Furthermore, research findings examining the antibody response to Omicron outbreaks were (pre)published. The findings depicted that Omicron infections increase the rate of pre-existing memory B cells that recognize conserved epitopes instead of evoking new B cells against Omicron-specific epitopes. This observation emphasized the significance of antigenic imprinting in SARS-CoV-2. Here, the neutralizing activity of convalescent serum was enhanced not only against Omicron but also against prior SARS-CoV-2 VOCs and severe acute respiratory syndrome coronavirus (SARS-CoV).
Other reports suggested that antibodies preferred recognizing and neutralizing the original SARS-CoV-2 strain in the initial stages, suggesting that vaccine-induced memory B cells were activated early on.

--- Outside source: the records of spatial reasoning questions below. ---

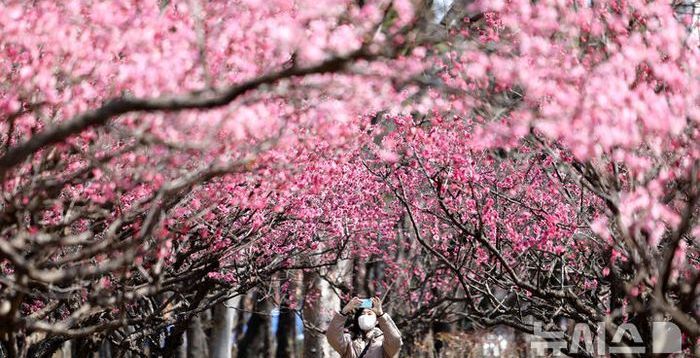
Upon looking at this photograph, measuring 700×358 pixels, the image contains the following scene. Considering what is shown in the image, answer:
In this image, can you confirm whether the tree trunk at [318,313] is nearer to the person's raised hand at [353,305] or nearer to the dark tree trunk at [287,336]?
the person's raised hand at [353,305]

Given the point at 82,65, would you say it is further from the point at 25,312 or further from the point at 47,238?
the point at 25,312

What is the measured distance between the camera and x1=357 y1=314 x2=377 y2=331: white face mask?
9305 mm

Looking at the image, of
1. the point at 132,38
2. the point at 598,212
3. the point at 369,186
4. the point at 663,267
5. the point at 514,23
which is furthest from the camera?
the point at 369,186

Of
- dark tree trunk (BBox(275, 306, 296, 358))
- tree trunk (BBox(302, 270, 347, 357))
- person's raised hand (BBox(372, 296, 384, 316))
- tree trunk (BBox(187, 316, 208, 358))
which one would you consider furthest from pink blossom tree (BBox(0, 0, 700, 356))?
dark tree trunk (BBox(275, 306, 296, 358))

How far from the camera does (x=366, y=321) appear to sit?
9305 millimetres

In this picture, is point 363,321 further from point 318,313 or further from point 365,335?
point 318,313

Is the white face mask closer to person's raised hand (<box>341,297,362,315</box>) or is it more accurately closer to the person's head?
A: the person's head

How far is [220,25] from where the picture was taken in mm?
7371

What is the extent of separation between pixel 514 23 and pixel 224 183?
3468 mm

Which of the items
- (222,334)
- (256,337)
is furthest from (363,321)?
(256,337)

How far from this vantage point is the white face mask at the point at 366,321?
9305 millimetres

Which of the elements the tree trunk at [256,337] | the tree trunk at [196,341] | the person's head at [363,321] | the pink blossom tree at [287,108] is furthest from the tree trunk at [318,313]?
the tree trunk at [256,337]

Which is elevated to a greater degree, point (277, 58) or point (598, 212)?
point (277, 58)

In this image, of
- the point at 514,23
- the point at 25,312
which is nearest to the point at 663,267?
the point at 514,23
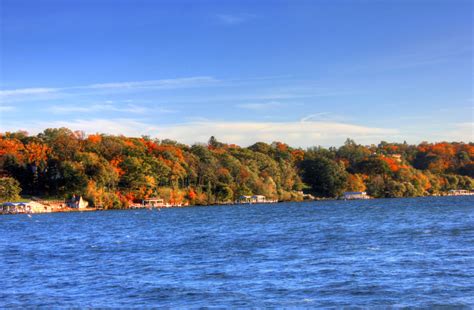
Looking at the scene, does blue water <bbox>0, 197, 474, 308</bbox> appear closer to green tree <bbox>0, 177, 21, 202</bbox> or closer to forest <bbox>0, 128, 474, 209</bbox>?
green tree <bbox>0, 177, 21, 202</bbox>

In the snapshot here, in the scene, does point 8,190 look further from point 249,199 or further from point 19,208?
point 249,199

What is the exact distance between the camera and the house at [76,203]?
141 meters

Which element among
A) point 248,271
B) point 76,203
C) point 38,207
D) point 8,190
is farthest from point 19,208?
point 248,271

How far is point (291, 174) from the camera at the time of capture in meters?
196

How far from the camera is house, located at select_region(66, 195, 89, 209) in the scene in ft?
462

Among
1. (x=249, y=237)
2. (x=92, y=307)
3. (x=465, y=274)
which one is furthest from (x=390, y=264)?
(x=249, y=237)

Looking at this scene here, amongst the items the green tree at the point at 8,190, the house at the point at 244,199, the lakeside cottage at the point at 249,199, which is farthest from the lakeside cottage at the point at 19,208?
the lakeside cottage at the point at 249,199

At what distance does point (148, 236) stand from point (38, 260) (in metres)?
19.8

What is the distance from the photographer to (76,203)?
14112 cm

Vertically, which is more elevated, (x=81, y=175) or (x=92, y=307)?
(x=81, y=175)

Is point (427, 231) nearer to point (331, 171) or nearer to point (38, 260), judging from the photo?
point (38, 260)

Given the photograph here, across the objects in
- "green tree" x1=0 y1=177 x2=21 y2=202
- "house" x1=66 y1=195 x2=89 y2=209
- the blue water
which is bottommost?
the blue water

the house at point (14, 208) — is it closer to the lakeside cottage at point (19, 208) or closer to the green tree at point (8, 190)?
the lakeside cottage at point (19, 208)

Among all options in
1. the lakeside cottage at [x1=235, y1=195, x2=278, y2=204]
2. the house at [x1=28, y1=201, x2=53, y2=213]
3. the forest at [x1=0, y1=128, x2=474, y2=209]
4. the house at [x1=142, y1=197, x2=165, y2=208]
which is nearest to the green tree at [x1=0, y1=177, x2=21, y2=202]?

Hence, Omicron breakthrough infections preferentially activate cross-reactive memory B cells; antigenic imprinting is critical in deciding SARS-CoV-2 immunity to viral variations.
Furthermore, antigenic imprinting from parental strain mRNA vaccines does not affect the immune response towards Omicron, and so there are currently no imprint-related concerns about the effectiveness of current immunization techniques.
Nonetheless, ambiguity remains. Future longitudinal studies will help in the understanding of the concept of SARS-CoV-2 B-cell recall and record single antibody clones and their variant-specific maturation.
Additionally, owing to the unpredictability of the upcoming mutations, the function of antigenic imprinting in SARS-CoV-2 immunity may alter rapidly and substantially in the future, and the overall effects could be favorable or harmful. Therefore, the influence of immunological imprinting should be closely observed when newer emerging viral mutants are evaluated to gauge its ramifications and to alter vaccination strategies.